In Hartshorne's "Algebraic Geometry", exercise I-3.7(a) asks us to show that any two curves in $\mathbb{P}^2$ have non-empty intersection. This lead me to think about whether this was generalizable to higher dimensional projective space, $\mathbb{P}^n$ for $n \geq 3$.
In particular, I read in an article that one can already find skew lines in $\mathbb{P}^3$ so this non-empty intersection principle does not hold for higher dimensions. I was wondering whether there were any examples of this?
Hartshorne later suggests in I-7 Theorem 7.2 a criterion for this not to be the case.
However, assuming we took two lines (1-dimensional varieties) in $\mathbb{P}^3$, of the general form:
$L_1=V(a_1X+b_1Y+c_1Z+d_1W)$
$L_2=V(a_2X+b_2Y+c_2Z+d_2W)$
wouldn't it be true that the point $[0:0:0:0] \in V(L_1,L_2)$, so the intersection would be non-empty? Is there an example where this would not be the case?

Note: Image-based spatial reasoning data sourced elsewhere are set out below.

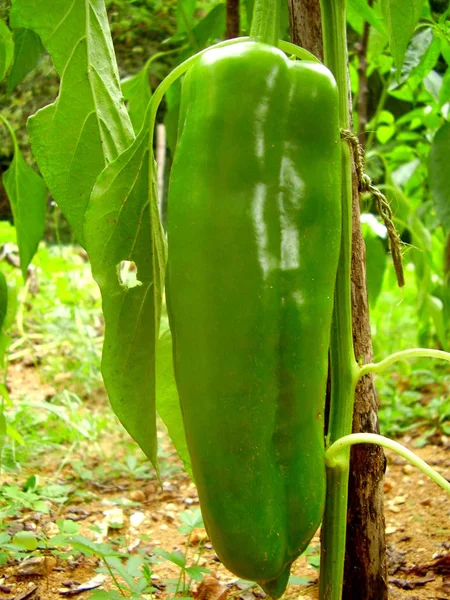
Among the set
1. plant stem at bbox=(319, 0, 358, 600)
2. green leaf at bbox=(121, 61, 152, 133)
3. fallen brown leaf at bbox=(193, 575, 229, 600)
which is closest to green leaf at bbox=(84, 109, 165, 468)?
plant stem at bbox=(319, 0, 358, 600)

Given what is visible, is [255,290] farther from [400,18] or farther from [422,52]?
[422,52]

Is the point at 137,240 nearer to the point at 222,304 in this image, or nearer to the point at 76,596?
the point at 222,304

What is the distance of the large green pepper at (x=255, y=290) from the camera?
51 cm

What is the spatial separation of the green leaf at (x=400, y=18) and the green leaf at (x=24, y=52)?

Thanks in advance and sorry!
Remember, $\Bbb P^n$ is $\Bbb A^{n+1}\setminus\{(0,\dots,0)\}$ up to scaling, so $[0:\dots:0]$ is not an element of $\Bbb P^n$. One easy example of two skew lines in $\Bbb P^3$ are $\{[a:b:0:0]\mid [a:b]\in\Bbb P^1\}$ and $\{[0:0:c:d]\mid [c:d]\in\Bbb P^1\}$.